**WORKING DATA:**
*-*-*

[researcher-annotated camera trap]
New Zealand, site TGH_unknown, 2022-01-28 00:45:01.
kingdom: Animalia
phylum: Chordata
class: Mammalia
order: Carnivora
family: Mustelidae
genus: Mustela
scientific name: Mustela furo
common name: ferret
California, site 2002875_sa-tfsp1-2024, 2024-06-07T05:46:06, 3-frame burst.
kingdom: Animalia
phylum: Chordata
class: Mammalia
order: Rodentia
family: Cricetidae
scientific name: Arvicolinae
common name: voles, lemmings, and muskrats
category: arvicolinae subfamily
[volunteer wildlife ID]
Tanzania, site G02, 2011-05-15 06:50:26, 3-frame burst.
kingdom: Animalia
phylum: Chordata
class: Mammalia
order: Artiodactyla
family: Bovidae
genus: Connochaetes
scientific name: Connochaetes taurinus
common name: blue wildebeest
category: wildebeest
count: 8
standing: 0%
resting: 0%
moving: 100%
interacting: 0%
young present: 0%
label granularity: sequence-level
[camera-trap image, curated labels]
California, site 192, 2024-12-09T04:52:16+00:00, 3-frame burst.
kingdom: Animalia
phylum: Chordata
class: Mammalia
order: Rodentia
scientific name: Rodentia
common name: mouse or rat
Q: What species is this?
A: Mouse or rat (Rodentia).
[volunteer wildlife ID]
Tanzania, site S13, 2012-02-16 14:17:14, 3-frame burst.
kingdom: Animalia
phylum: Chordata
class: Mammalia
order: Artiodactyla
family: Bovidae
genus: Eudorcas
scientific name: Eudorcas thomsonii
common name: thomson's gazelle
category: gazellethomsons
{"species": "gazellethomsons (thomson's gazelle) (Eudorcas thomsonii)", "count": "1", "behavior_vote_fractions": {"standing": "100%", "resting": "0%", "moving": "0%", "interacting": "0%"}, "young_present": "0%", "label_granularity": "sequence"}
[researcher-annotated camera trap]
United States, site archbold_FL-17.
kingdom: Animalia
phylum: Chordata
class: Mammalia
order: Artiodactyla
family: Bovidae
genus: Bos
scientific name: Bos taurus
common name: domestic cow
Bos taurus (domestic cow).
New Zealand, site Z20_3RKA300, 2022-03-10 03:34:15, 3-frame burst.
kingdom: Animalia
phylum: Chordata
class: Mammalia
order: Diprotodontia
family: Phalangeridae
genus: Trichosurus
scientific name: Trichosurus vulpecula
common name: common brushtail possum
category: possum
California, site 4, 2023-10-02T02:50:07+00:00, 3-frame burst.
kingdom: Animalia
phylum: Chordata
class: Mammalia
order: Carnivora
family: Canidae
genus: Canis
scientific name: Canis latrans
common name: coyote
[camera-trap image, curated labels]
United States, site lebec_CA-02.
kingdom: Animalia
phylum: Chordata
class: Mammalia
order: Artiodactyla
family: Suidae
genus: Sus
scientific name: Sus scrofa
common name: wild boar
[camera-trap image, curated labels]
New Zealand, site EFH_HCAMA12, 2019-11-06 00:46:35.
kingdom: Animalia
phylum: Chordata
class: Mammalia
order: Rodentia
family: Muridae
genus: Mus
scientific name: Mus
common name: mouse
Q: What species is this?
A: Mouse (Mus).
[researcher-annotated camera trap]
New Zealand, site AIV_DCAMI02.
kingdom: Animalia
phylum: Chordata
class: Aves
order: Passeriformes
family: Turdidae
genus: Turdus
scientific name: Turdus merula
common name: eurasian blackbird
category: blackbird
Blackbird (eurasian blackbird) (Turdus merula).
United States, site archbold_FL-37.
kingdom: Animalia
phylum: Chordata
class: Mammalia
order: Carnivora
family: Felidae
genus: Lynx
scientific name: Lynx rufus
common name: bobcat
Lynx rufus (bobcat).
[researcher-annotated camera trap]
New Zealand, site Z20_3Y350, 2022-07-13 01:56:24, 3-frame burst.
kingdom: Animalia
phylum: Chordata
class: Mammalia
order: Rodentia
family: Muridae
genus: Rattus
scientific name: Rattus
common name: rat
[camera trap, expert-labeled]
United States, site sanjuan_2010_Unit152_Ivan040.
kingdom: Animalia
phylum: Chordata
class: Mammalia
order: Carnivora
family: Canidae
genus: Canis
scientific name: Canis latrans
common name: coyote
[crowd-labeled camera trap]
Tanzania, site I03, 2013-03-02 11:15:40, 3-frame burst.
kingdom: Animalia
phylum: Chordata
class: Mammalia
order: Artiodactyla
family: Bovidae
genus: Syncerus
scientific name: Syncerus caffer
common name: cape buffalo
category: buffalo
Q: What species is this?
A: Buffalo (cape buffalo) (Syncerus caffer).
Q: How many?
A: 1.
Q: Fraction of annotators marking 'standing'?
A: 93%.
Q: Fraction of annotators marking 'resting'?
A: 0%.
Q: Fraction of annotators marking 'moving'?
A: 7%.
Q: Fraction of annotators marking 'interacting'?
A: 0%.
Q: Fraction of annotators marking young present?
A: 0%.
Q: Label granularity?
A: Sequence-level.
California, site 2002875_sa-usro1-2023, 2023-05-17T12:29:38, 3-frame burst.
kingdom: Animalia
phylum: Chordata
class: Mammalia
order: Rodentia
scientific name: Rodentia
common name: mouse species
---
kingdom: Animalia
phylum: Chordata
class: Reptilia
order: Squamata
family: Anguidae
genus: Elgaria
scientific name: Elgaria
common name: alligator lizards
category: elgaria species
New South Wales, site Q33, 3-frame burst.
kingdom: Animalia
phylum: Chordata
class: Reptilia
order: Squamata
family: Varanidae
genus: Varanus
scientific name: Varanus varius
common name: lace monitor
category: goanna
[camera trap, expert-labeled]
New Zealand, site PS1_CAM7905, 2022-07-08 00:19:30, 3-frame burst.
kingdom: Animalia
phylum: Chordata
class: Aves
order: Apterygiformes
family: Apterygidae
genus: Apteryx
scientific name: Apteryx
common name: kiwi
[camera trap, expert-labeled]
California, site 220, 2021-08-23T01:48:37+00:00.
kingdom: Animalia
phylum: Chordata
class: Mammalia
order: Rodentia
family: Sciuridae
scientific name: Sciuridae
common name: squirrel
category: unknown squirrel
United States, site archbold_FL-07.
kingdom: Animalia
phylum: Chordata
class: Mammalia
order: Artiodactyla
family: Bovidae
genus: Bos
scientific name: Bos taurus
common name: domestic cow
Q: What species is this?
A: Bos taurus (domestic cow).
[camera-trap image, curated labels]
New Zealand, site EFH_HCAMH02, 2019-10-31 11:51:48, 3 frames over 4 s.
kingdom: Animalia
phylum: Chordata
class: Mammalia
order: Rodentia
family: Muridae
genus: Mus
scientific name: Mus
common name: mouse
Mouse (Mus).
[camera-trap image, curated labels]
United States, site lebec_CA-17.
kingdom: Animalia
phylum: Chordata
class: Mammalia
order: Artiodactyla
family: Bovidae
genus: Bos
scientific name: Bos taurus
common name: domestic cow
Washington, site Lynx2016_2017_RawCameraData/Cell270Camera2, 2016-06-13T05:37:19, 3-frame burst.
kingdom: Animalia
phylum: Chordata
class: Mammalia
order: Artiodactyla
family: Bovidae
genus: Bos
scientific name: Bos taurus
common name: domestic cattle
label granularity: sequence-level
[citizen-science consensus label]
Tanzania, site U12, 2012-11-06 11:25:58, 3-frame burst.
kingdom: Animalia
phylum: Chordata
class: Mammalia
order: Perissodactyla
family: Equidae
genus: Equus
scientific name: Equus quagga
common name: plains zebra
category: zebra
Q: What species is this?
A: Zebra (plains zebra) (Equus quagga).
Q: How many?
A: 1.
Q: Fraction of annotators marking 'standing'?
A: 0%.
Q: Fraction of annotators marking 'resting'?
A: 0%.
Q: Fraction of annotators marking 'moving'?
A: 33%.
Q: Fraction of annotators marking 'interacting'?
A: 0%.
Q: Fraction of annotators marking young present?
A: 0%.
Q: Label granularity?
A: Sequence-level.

*-*-*

**REQUIREMENT:**
Copy the lines above exactly. Start with the line containing "scientific name: Apteryx", end with the line containing "scientific name: Equus quagga", and include both.

**RESPONSE BOX:**
scientific name: Apteryx
common name: kiwi
[camera trap, expert-labeled]
California, site 220, 2021-08-23T01:48:37+00:00.
kingdom: Animalia
phylum: Chordata
class: Mammalia
order: Rodentia
family: Sciuridae
scientific name: Sciuridae
common name: squirrel
category: unknown squirrel
United States, site archbold_FL-07.
kingdom: Animalia
phylum: Chordata
class: Mammalia
order: Artiodactyla
family: Bovidae
genus: Bos
scientific name: Bos taurus
common name: domestic cow
Q: What species is this?
A: Bos taurus (domestic cow).
[camera-trap image, curated labels]
New Zealand, site EFH_HCAMH02, 2019-10-31 11:51:48, 3 frames over 4 s.
kingdom: Animalia
phylum: Chordata
class: Mammalia
order: Rodentia
family: Muridae
genus: Mus
scientific name: Mus
common name: mouse
Mouse (Mus).
[camera-trap image, curated labels]
United States, site lebec_CA-17.
kingdom: Animalia
phylum: Chordata
class: Mammalia
order: Artiodactyla
family: Bovidae
genus: Bos
scientific name: Bos taurus
common name: domestic cow
Washington, site Lynx2016_2017_RawCameraData/Cell270Camera2, 2016-06-13T05:37:19, 3-frame burst.
kingdom: Animalia
phylum: Chordata
class: Mammalia
order: Artiodactyla
family: Bovidae
genus: Bos
scientific name: Bos taurus
common name: domestic cattle
label granularity: sequence-level
[citizen-science consensus label]
Tanzania, site U12, 2012-11-06 11:25:58, 3-frame burst.
kingdom: Animalia
phylum: Chordata
class: Mammalia
order: Perissodactyla
family: Equidae
genus: Equus
scientific name: Equus quagga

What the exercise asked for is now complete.